Rédigé par 17 h 44 min Concerts, Critiques

Louis le Triomphant (Lefilliâtre, van Elsacker, Orkester Nord, Wåhlberg, Les Invalides, 15 février 2022)

© Muse Baroque, 2022

“Louis XIV, chef de guerre”
Christian Geist (1650-1711), Quis hostis in coelis
Jacob Cats (1577-1660), Samen- spraeck geestelijcken buyden
David Petersen (1651-1737), Speelstucken, Sonate n°4
Gustaf Düben (1628-1690), Surrexit pastor bonus
Henry Purcell (1659-1691), Sound the trumpet – Sinfonia from the Judgement of PârisWhen monarchs unite, fear no danger to ensue, extr. de Didon & Enée
Christian Geist, Domine in virtute laetabitatur Rex
Vincenzo Albrici (1631-1687), Fader Wär som est i himmelom
Jacob Cats, Gesang voor een krijgsman op schiltwagt staende
Jan Batist Verrijt (1600-1650), O Mediatrix Domina
Dietrich Buxtehude (1637-1707), Quid sunt plagae istae, extr. des Membra Jesu Nostri

Ensemble vocal Vox Nidrosiensis :
Claire Lefilliâtre et Margreet Rietveld, sopranos
Frøyis Kopperud, alto
Jan van Elsacker, ténor
Håvard Stensvold, basse

Orkester Nord
Martin Wåhlberg, direction

Cathédrale Saint-Louis des Invalides, dans la cadre de la saison musicale des Invalides et sous le haut patronage de l’Ambassadeur de Norvège en France, 15 février 2022.

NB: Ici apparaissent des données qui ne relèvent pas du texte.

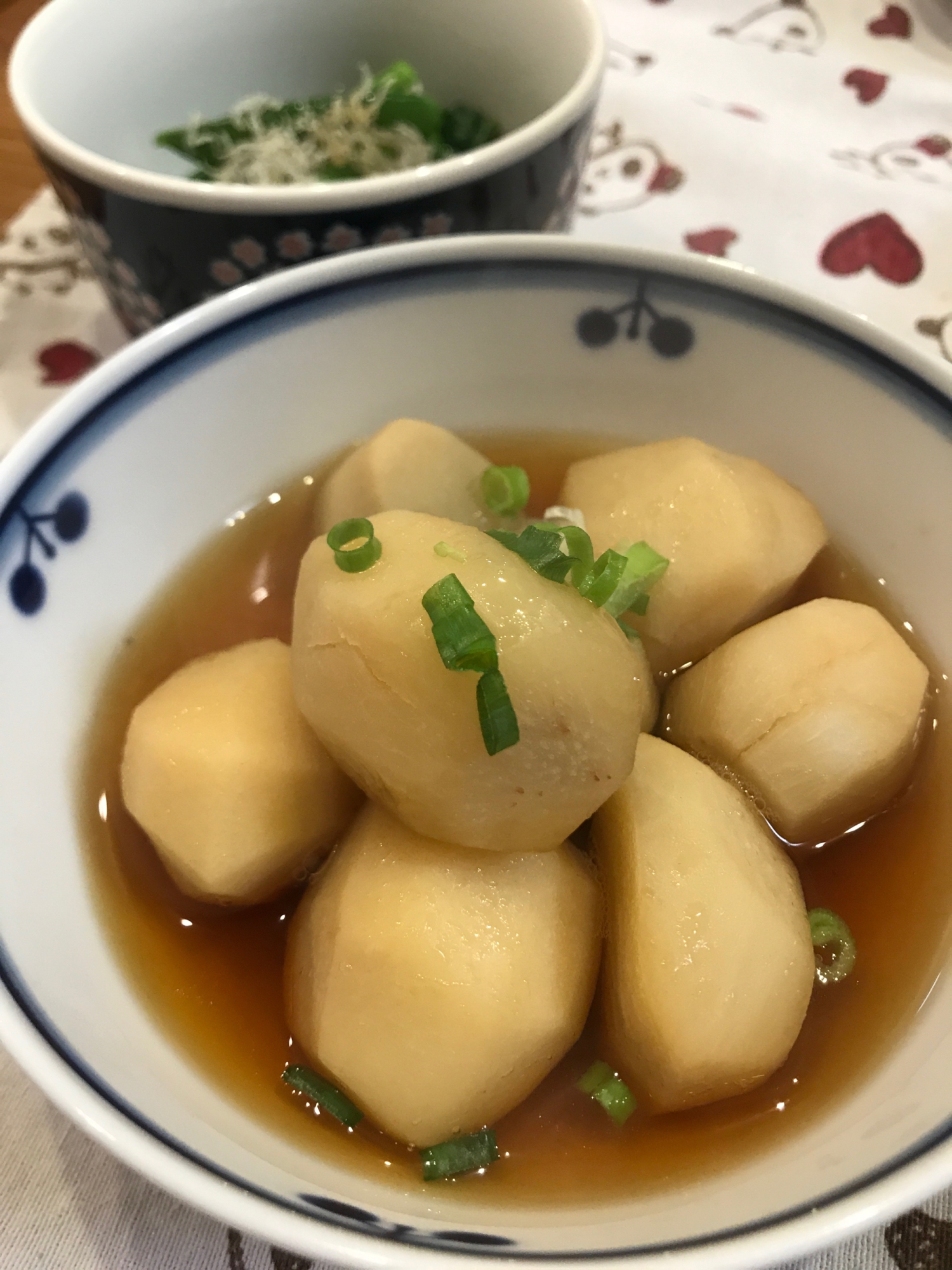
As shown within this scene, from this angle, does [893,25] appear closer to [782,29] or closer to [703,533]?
[782,29]

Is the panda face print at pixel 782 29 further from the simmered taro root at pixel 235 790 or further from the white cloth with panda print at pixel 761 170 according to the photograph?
the simmered taro root at pixel 235 790

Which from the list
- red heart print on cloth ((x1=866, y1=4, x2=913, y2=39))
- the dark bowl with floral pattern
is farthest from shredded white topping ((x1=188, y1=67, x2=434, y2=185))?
red heart print on cloth ((x1=866, y1=4, x2=913, y2=39))

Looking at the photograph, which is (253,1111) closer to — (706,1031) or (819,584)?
(706,1031)

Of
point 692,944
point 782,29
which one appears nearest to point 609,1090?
point 692,944

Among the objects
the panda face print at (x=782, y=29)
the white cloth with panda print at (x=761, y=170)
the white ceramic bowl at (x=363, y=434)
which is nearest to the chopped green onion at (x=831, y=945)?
the white ceramic bowl at (x=363, y=434)

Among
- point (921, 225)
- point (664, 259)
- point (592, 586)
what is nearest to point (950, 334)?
point (921, 225)

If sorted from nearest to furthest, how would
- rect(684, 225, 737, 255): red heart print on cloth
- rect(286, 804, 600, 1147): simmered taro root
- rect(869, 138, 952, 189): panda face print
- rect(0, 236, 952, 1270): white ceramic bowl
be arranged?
rect(0, 236, 952, 1270): white ceramic bowl < rect(286, 804, 600, 1147): simmered taro root < rect(684, 225, 737, 255): red heart print on cloth < rect(869, 138, 952, 189): panda face print

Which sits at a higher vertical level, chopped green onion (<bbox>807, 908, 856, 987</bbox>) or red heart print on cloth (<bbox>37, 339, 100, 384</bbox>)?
red heart print on cloth (<bbox>37, 339, 100, 384</bbox>)

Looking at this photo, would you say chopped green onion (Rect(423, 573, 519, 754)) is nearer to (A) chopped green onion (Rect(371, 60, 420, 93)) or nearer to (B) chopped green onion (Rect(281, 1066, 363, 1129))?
(B) chopped green onion (Rect(281, 1066, 363, 1129))
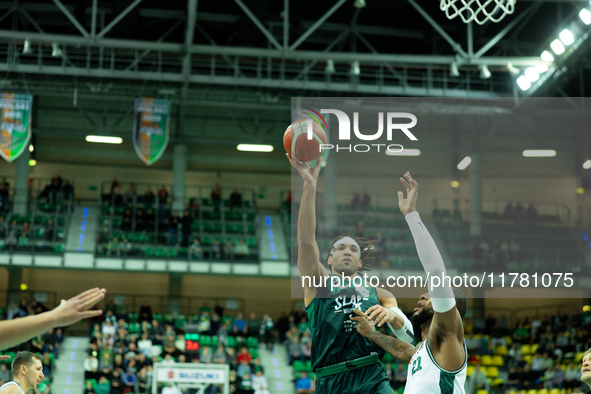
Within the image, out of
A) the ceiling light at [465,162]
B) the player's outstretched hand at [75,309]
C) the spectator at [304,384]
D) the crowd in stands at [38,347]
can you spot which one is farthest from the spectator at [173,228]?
the player's outstretched hand at [75,309]

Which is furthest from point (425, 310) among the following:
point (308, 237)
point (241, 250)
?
point (241, 250)

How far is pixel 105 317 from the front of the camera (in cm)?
2627

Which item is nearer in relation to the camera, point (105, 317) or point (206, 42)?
point (105, 317)

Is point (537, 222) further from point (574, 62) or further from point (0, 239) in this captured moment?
point (0, 239)

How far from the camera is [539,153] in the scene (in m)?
23.1

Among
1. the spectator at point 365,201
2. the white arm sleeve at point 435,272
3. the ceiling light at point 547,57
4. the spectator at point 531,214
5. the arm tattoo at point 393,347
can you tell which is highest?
the ceiling light at point 547,57

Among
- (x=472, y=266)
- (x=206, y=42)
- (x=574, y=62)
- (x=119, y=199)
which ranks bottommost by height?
(x=472, y=266)

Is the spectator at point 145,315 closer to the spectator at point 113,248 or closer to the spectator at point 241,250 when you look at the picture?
the spectator at point 113,248

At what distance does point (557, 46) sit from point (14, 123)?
1560 centimetres

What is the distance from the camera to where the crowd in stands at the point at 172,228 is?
27.4 metres

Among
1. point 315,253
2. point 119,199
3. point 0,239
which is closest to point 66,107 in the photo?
point 119,199

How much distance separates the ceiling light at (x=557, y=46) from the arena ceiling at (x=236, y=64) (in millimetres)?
457

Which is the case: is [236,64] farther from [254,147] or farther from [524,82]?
[524,82]

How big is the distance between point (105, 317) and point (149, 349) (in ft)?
14.1
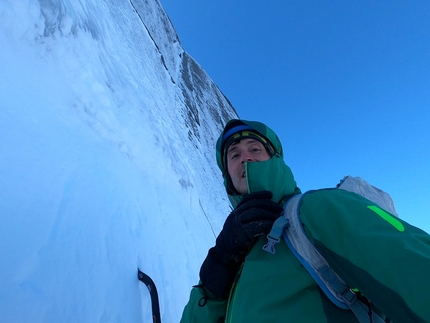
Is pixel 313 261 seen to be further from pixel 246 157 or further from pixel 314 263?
pixel 246 157

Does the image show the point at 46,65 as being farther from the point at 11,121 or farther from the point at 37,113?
the point at 11,121

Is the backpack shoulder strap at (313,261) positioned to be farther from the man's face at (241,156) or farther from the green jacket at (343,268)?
the man's face at (241,156)

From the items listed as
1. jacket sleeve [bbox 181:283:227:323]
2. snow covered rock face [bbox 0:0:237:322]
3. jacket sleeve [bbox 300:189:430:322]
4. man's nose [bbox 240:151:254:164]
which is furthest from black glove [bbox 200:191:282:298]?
snow covered rock face [bbox 0:0:237:322]

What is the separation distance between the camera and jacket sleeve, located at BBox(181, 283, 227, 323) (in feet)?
4.55

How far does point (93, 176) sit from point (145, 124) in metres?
2.33

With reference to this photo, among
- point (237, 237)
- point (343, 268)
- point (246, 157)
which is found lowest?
point (343, 268)

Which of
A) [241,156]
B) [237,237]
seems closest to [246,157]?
[241,156]

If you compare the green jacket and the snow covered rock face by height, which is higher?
the snow covered rock face

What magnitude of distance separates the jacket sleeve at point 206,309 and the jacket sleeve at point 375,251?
0.77m

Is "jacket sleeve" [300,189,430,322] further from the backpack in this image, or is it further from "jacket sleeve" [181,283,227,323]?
"jacket sleeve" [181,283,227,323]

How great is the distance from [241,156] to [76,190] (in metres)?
1.25

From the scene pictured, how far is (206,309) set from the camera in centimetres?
140

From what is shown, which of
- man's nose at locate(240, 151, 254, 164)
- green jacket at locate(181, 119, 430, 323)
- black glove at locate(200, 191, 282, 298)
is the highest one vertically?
man's nose at locate(240, 151, 254, 164)

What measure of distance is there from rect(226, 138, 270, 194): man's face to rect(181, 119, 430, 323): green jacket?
0.48m
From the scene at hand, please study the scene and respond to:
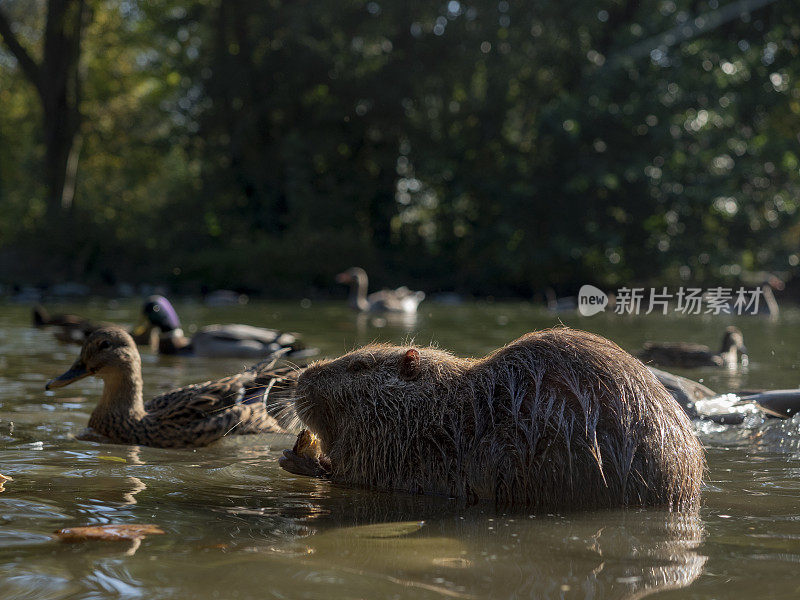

Hélas le concert des Batailles Baroques, où nous aurions pu retrouver Hugo Reyne et les élèves du département de musique ancienne du Conservatoire de Paris avait été annulé pour cause de Covid, ce qui fait que le succès des armes françaises sous la Guerre de Hollande sera paradoxalement évoqué par un programme très bien structuré par Martin Wahlberg, mais qui se concentre sur nos ennemis de la Triple Alliance, en la nef même de Saint-Louis des Invalides où pendent de glorieux étendards (datant principalement des guerres coloniales du XIXème, les précédents et notamment ceux de Notre-Dame ayant été brûlés en mars 1814 pour ne pas tomber aux mains des coalisés). On regrettera que l’installation du tombeau de Napoléon puis du baldaquins gras de Visconti puis de la verrière de 1873 aient définitivement brisé la superbe continuité de l’ Eglise du Dôme. En effet, initialement, Saint-Louis des Invalides, l’actuelle “église des soldats” n’avait été conçue à l’origine que comme  l’énorme chœur destinés aux pensionnaires, de l’église du Dôme, à la manière de ce qui se faisait dans un monastère, avec une audace du jeune Hardouin Mansart, puisque d’habitude ce type d’agencement est emboité ou perpendiculaire (comme au Val-de-Grâce) et non aligné. L’historien de l’architecture Bertrand Jestaz tenta de dresser des parallèles avec les plans de San Lorenzo à Florence ou Santa Maria della Salute à Venise, avant de les écarter et de conclure à une inspiration pragmatique de Mansart, améliorant un projet de Bruant en supprimant le transept prévu et en utilisant la nef comme chœur.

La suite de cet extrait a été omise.